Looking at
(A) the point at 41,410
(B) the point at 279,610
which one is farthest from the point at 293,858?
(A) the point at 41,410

____________________

### TASK BRIEF
Copy out each line exactly as written.

### EXERCISE OUTPUT
Looking at
(A) the point at 41,410
(B) the point at 279,610
which one is farthest from the point at 293,858?
(A) the point at 41,410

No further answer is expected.